Department of Radiation Oncology, Geisinger Cancer Institute, Danville, Pennsylvania.
Department of Radiation Oncology, Brigham and Women's Hospital, Boston, Massachusetts.
Int J Radiat Oncol Biol Phys. 2021 May 1;110(1):206-216. doi: 10.1016/j.ijrobp.2020.11.017. Epub 2020 Dec 24.
Stereotactic body radiation therapy (SBRT) and stereotactic ablative body radiation therapy is being increasingly used for pancreatic cancer (PCa), particularly in patients with locally advanced and borderline resectable disease. A wide variety of dose fractionation schemes have been reported in the literature. This HyTEC review uses tumor control probability models to evaluate the comparative effectiveness of the various SBRT treatment regimens used in the treatment of patients with localized PCa.
A PubMed search was performed to review the published literature on the use of hypofractionated SBRT (usually in 1-5 fractions) for PCa in various clinical scenarios (eg, preoperative [neoadjuvant], borderline resectable, and locally advanced PCa). The linear quadratic model with α/β= 10 Gy was used to address differences in fractionation. Logistic tumor control probability models were generated using maximum likelihood parameter fitting.
After converting to 3-fraction equivalent doses, the pooled reported data and associated models suggests that 1-year local control (LC) without surgery is ≈79% to 86% after the equivalent of 30 to 36 Gy in 3 fractions, showing a dose response in the range of 25 to 36 Gy, and decreasing to less than 70% 1-year LC at doses below 24 Gy in 3 fractions. The 33 Gy in 5 fraction regimen (Alliance A021501) corresponds to 28.2 Gy in 3 fractions, for which the HyTEC pooled model had 77% 1-year LC without surgery. Above an equivalent dose of 28 Gy in 3 fractions, with margin-negative resection the 1-year LC exceeded 90%.
Pooled analyses of reported tumor control probabilities for commonly used SBRT dose-fractionation schedules for PCa suggests a dose response. These findings should be viewed with caution given the challenges and limitations of this review. Additional data are needed to better understand the dose or fractionation-response of SBRT for PCa.
立体定向体放射治疗(SBRT)和立体定向消融体放射治疗越来越多地用于胰腺癌(PCa),特别是在局部晚期和边界可切除疾病的患者中。文献中报道了多种剂量分割方案。本 HyTEC 综述使用肿瘤控制概率模型来评估用于治疗局部 PCa 患者的各种 SBRT 治疗方案的比较效果。

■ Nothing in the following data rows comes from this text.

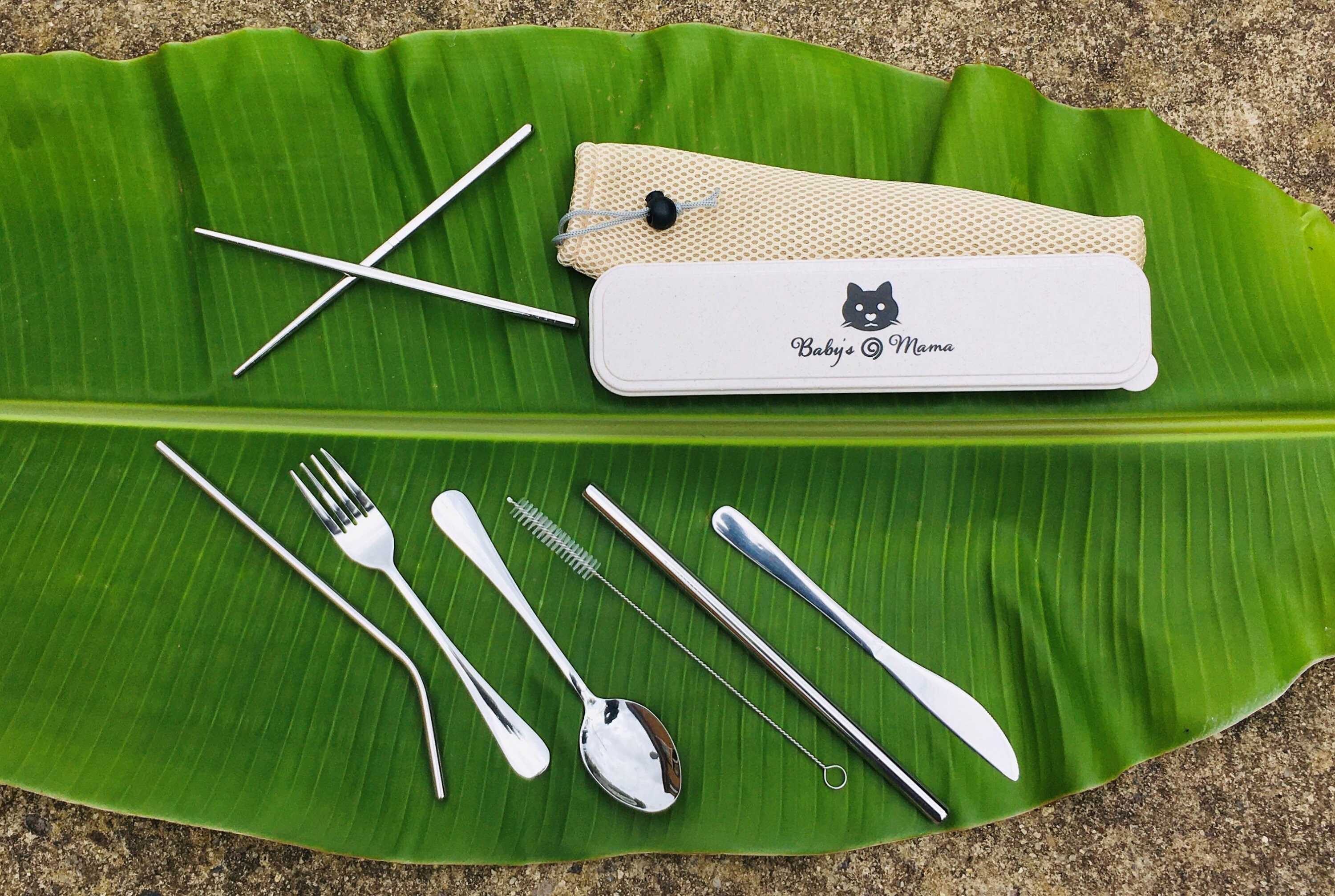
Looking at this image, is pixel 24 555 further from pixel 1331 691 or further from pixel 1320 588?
pixel 1331 691

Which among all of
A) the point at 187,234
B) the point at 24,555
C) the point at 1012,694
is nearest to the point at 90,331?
the point at 187,234

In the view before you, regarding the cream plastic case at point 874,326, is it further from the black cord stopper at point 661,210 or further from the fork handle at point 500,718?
the fork handle at point 500,718

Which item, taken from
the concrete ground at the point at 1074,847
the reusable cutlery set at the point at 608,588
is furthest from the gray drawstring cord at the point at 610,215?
the concrete ground at the point at 1074,847

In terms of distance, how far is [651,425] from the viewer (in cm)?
94

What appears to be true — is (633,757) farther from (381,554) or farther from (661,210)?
(661,210)

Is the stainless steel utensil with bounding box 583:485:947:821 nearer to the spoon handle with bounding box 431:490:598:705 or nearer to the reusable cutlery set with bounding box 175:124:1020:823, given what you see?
the reusable cutlery set with bounding box 175:124:1020:823

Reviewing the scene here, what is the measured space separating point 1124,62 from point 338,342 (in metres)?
1.15

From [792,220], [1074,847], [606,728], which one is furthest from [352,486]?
[1074,847]

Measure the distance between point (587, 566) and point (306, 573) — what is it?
0.33 meters

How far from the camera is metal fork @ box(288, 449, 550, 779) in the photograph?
915 mm

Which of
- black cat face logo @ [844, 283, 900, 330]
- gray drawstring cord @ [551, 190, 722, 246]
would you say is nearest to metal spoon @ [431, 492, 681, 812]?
gray drawstring cord @ [551, 190, 722, 246]

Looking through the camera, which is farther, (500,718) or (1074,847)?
(1074,847)

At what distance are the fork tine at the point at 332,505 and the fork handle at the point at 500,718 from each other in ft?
0.37

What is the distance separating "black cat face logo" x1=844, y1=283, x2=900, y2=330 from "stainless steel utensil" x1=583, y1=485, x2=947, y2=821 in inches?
13.8
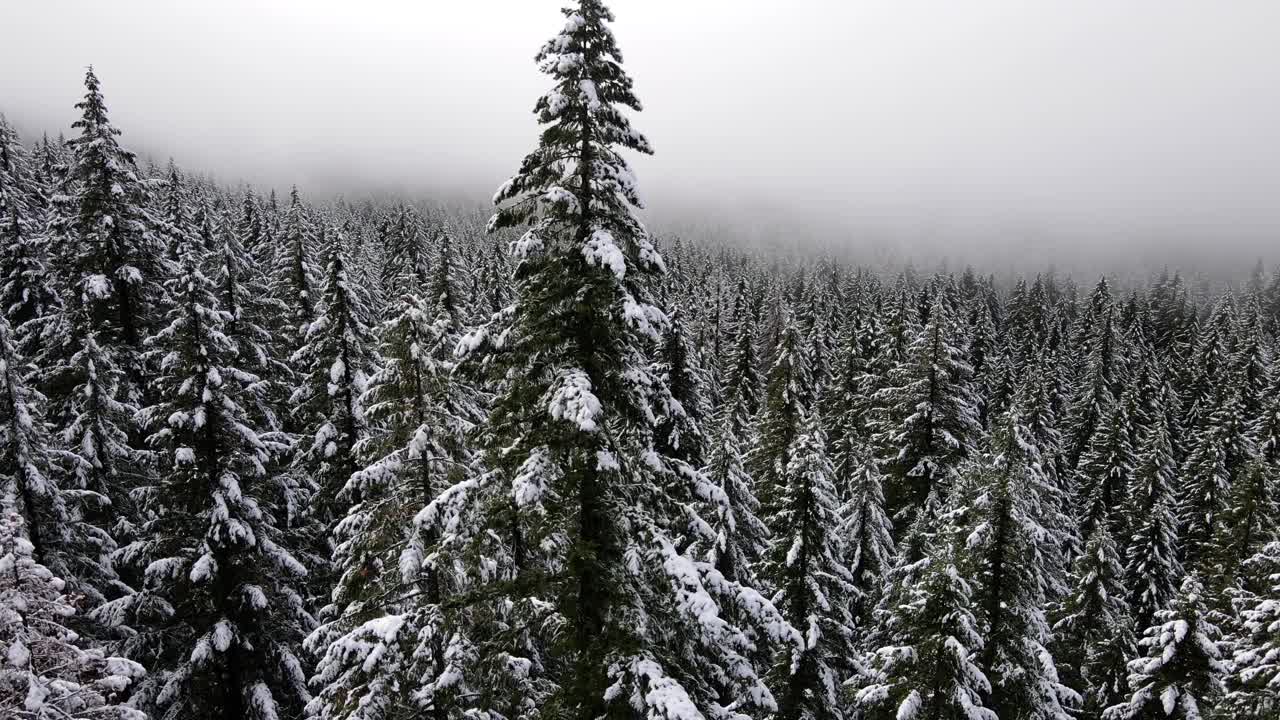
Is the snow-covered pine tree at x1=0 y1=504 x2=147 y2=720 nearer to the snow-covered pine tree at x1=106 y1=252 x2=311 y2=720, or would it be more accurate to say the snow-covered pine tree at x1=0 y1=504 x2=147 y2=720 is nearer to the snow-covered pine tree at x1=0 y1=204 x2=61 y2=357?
the snow-covered pine tree at x1=106 y1=252 x2=311 y2=720

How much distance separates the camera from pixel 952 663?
15.4 metres

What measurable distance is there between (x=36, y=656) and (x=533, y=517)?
7977 millimetres

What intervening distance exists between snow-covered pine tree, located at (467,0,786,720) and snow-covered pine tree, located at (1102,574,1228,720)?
16.0 metres

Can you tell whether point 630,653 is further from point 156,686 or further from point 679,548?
point 156,686

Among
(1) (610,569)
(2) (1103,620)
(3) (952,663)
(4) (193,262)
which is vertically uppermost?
(4) (193,262)

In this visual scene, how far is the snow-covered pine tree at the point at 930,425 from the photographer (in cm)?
2873

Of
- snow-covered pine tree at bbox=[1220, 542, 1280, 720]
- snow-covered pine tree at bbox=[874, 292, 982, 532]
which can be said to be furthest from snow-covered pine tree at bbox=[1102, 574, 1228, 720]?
snow-covered pine tree at bbox=[874, 292, 982, 532]

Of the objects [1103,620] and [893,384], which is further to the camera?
[893,384]

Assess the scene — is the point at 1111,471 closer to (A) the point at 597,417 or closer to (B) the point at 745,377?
(B) the point at 745,377

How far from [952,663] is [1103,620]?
13503 mm

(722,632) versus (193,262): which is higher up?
(193,262)

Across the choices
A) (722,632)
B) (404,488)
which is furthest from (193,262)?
(722,632)

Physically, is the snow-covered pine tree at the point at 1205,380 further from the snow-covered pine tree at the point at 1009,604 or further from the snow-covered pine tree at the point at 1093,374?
the snow-covered pine tree at the point at 1009,604

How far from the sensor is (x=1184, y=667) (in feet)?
60.5
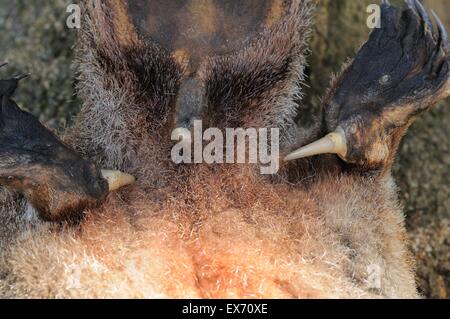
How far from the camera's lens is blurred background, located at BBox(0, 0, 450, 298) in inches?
135

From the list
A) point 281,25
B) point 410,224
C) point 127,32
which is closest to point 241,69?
point 281,25

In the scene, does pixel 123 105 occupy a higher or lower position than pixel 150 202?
higher

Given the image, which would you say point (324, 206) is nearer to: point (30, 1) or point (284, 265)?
point (284, 265)

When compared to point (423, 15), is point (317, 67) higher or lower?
higher

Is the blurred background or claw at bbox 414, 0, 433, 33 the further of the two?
the blurred background

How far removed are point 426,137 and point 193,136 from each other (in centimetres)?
134

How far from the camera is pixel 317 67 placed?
11.4 feet

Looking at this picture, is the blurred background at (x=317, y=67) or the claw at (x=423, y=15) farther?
the blurred background at (x=317, y=67)

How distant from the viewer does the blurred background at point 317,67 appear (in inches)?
135

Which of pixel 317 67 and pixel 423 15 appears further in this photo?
pixel 317 67

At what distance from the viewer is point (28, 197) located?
2412 mm
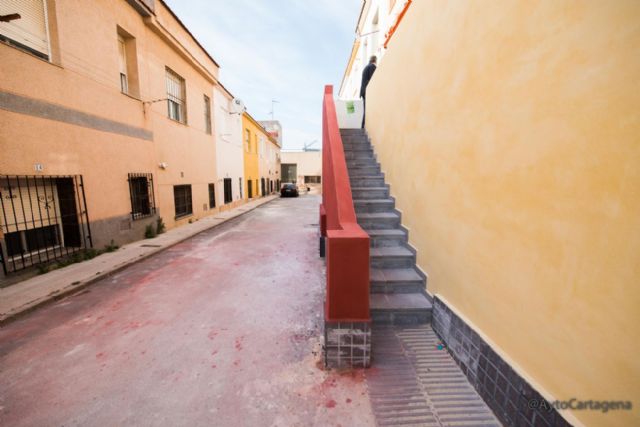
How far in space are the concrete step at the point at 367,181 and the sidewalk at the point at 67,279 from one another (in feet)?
17.8

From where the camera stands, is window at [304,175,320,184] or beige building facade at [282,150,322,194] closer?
beige building facade at [282,150,322,194]

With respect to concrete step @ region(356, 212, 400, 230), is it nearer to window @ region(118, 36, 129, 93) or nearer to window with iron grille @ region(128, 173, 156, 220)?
window with iron grille @ region(128, 173, 156, 220)

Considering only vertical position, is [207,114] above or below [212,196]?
above

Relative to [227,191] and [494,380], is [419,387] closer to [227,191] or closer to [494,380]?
[494,380]

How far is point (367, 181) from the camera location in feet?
17.8

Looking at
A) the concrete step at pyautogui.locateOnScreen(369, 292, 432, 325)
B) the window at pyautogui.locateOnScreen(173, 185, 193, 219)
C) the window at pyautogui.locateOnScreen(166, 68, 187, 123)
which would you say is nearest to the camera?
the concrete step at pyautogui.locateOnScreen(369, 292, 432, 325)

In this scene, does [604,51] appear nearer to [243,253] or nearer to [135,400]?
[135,400]

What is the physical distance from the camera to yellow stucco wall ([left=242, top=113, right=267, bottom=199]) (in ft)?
60.8

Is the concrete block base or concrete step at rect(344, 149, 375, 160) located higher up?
concrete step at rect(344, 149, 375, 160)

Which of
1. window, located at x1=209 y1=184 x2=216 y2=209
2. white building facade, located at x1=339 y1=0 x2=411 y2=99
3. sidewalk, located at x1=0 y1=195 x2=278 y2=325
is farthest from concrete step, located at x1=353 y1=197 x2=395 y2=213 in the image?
window, located at x1=209 y1=184 x2=216 y2=209

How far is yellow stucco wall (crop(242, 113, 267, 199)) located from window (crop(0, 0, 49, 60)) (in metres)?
12.9

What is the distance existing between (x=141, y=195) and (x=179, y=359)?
7045 millimetres

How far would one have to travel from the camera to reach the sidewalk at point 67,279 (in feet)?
12.6

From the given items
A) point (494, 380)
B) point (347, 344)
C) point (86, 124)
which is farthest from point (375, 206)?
point (86, 124)
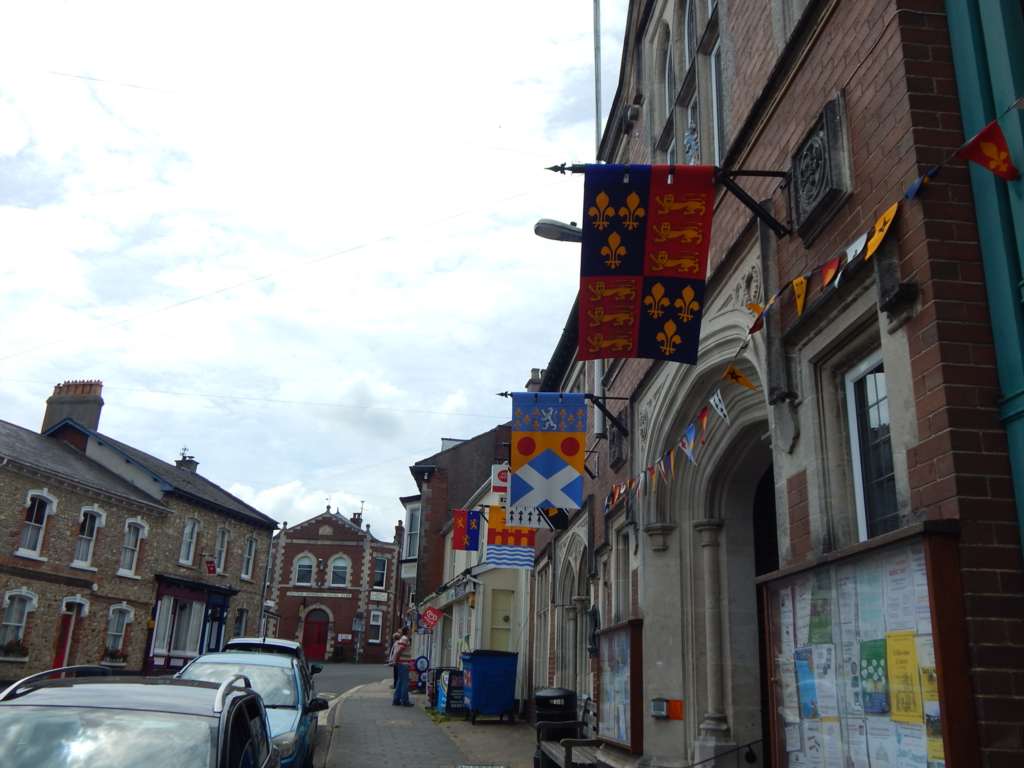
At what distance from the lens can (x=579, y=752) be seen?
10641 mm

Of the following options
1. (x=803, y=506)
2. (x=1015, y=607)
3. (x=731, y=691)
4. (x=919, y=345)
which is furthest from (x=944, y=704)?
(x=731, y=691)

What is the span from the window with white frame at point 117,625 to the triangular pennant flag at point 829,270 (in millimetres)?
29983

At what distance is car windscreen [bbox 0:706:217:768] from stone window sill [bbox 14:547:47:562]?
79.9 feet

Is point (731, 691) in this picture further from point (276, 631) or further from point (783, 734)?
point (276, 631)

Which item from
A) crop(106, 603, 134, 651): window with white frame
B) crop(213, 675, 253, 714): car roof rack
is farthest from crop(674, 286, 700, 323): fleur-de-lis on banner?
crop(106, 603, 134, 651): window with white frame

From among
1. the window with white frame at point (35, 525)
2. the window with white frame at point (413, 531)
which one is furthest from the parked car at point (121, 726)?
the window with white frame at point (413, 531)

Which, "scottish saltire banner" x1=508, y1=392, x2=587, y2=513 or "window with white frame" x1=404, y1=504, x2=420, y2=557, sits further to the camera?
"window with white frame" x1=404, y1=504, x2=420, y2=557

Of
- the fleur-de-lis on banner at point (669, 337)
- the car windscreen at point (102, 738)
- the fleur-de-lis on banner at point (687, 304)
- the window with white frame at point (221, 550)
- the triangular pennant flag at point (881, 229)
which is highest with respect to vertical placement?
the window with white frame at point (221, 550)

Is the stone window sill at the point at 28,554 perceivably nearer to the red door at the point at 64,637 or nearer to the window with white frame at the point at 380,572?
the red door at the point at 64,637

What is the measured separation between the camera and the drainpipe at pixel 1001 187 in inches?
165

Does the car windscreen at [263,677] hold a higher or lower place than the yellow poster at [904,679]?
lower

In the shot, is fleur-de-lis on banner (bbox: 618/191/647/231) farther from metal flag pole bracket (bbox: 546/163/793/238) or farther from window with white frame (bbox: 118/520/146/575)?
window with white frame (bbox: 118/520/146/575)

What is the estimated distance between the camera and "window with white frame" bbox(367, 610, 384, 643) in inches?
2557

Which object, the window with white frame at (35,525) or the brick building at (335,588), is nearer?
the window with white frame at (35,525)
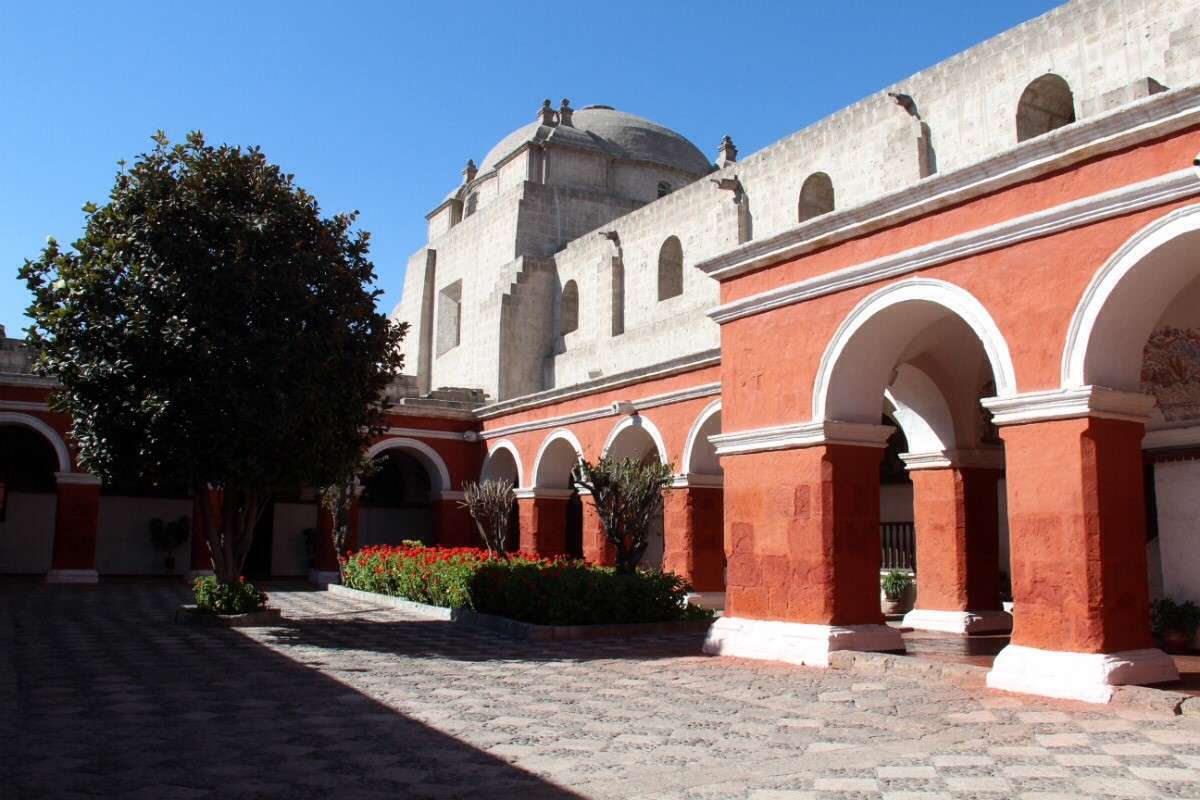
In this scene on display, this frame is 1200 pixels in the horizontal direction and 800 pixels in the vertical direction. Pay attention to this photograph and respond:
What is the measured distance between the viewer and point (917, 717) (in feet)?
21.9

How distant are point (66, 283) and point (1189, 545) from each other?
1248 cm

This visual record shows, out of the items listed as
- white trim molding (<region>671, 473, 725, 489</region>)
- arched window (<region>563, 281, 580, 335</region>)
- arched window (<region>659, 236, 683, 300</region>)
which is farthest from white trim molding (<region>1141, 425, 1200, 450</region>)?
arched window (<region>563, 281, 580, 335</region>)

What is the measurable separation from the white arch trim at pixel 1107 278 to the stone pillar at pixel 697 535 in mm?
8761

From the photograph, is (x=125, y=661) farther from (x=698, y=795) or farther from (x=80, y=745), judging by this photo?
(x=698, y=795)

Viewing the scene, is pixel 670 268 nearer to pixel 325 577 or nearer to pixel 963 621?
pixel 325 577

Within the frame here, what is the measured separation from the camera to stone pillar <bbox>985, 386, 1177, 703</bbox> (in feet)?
23.8

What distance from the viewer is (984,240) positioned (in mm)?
8297

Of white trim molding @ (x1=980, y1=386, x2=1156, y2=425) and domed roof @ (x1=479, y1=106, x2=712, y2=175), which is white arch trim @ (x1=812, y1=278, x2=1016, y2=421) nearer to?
white trim molding @ (x1=980, y1=386, x2=1156, y2=425)

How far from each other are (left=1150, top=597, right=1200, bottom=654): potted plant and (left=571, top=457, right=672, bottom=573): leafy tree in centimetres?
572

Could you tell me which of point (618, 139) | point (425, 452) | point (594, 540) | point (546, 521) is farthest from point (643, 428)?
point (618, 139)

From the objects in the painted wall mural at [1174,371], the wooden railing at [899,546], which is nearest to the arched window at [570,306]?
the wooden railing at [899,546]

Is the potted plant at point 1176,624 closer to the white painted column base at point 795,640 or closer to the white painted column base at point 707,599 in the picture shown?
the white painted column base at point 795,640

通过 PubMed 搜索,回顾了在各种临床情况下(如术前[新辅助]、边界可切除和局部晚期 PCa)使用少分割 SBRT(通常为 1-5 个分割)治疗 PCa 的已发表文献。使用α/β=10 Gy 的线性二次模型来解决分割差异。使用最大似然参数拟合生成逻辑肿瘤控制概率模型。
转换为 3 个分割等效剂量后,汇总报告的数据和相关模型表明,在 3 个分割中相当于 30 至 36 Gy 的剂量下,未经手术的 1 年局部控制(LC)率约为 79%至 86%,在 25 至 36 Gy 的范围内显示出剂量反应,在 3 个分割中剂量低于 24 Gy 时,1 年 LC 低于 70%。5 个分割方案(Alliance A021501)中的 33 Gy 相当于 3 个分割中的 28.2 Gy,HyTEC 汇总模型中,未经手术的 1 年 LC 为 77%。在 3 个分割中的等效剂量高于 28 Gy 时,边缘阴性切除后的 1 年 LC 超过 90%。
对 PCa 常用 SBRT 剂量分割方案的报告肿瘤控制概率的汇总分析表明存在剂量反应。鉴于本综述的挑战和局限性,应谨慎看待这些发现。需要更多的数据来更好地了解 SBRT 治疗 PCa 的剂量或分割反应。